Just the other day, walking through a sleepy country town (Hawks Nest, NSW, AU), I was explaining to my partner how I'd love to have an AR overlay of the town that told me, statistically, what each person in each house was doing.
Ideally it'd consider an estimate of the house's value and use vision to assess the real-time appearance of the property to further hone its model.
If you could do that next, please. Oh and buy me a Vision Pro. Cheers.
Could easily extend the idea to zoom in on the map, constraining to various region sizes... The information gets a little "washed out" when you combine all the timezones into one blob.
Combined they make up about 33% of all activity, which is what you would expect if 100% of people spent every single day doing one of those things for ~8 hours.

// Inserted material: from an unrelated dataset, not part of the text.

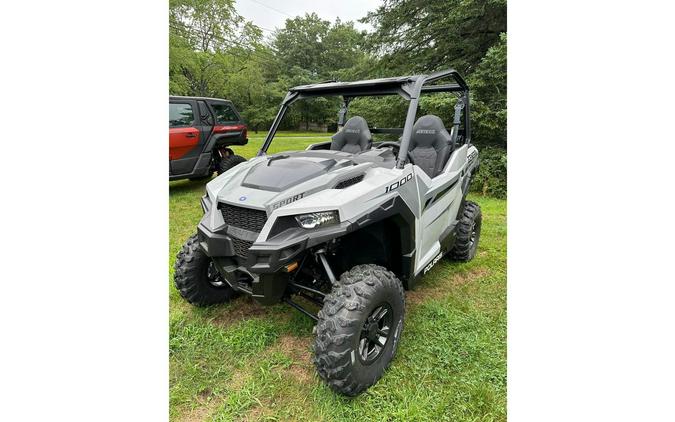 2024 Polaris Industries GENERAL® 1000 Sport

It's pretty much right in line with what I'd expect, possibly even a bit higher considering small children and retirees.
Full time people spend roughly 24% of their week working.

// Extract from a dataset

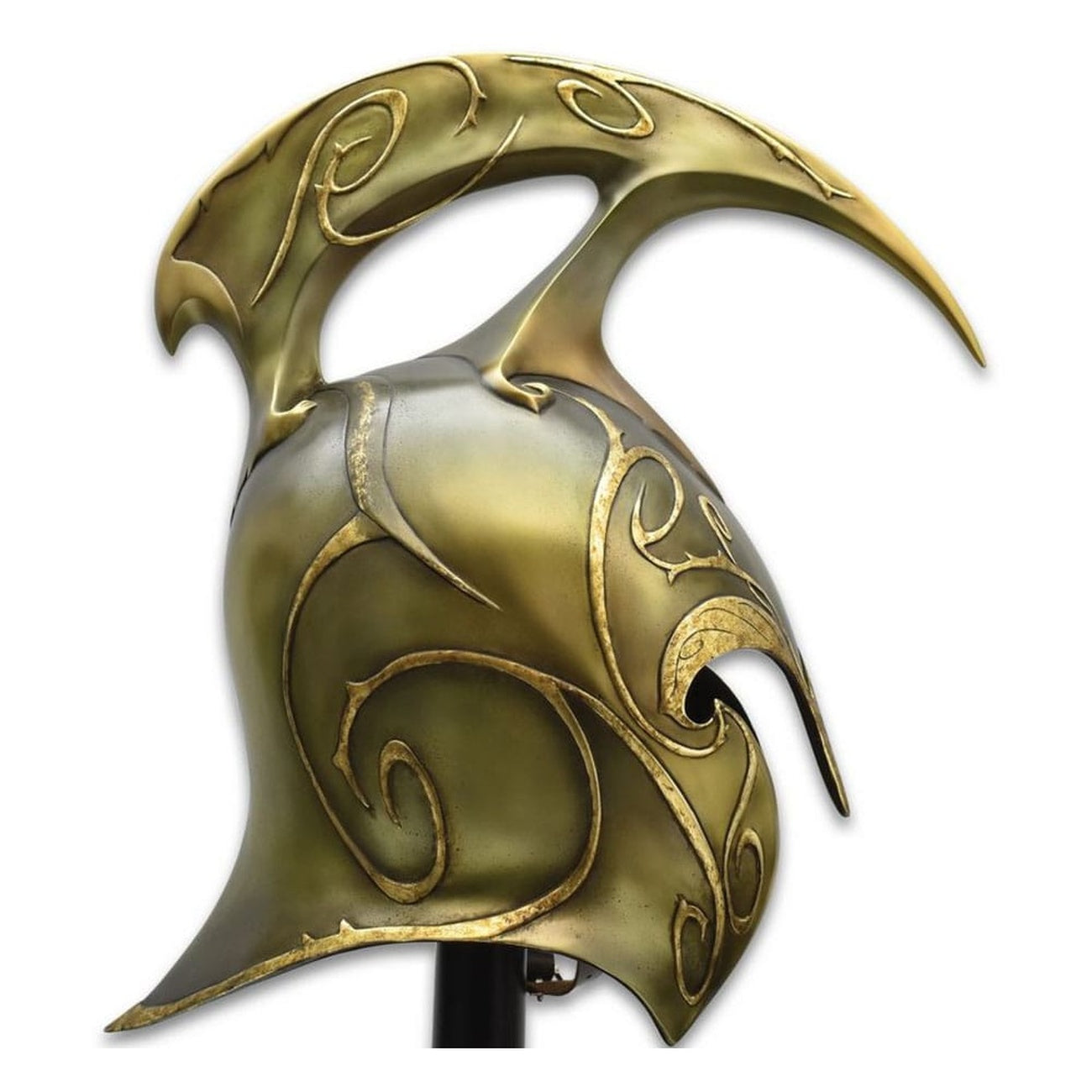Product image The Lord of the Rings - High Elf War Helm Replica 1:1 Limited Edition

Factoring in PTO/holidays, roughly 20 years of education and 20 years retirement, part time and unemployment, that number drops quite a bit (I’d guess roughly half, to 12%).
Of course, some people start work earlier and retire later, and some work more than 40 hours per week.
Great execution. Interesting to think about the peaks and troughs of global activity.
The Sleep numbers make a big claim: Right after Europe and West Africa have woken up (i.e. now) it says only 350 million people (4.25%) are sleeping. It's 01:08 in Anchorage and 06:08 in Recife. Over 1 billion people live in the Americas between these two time zones. Seems implausible that only a third of them are sleeping?
I think this is just going off sunrise and set +- some estimate. Which does not work as well the farther from the equator you get. It's light for hours up here before you wake, and we sleep like 2-4 hours after sunset.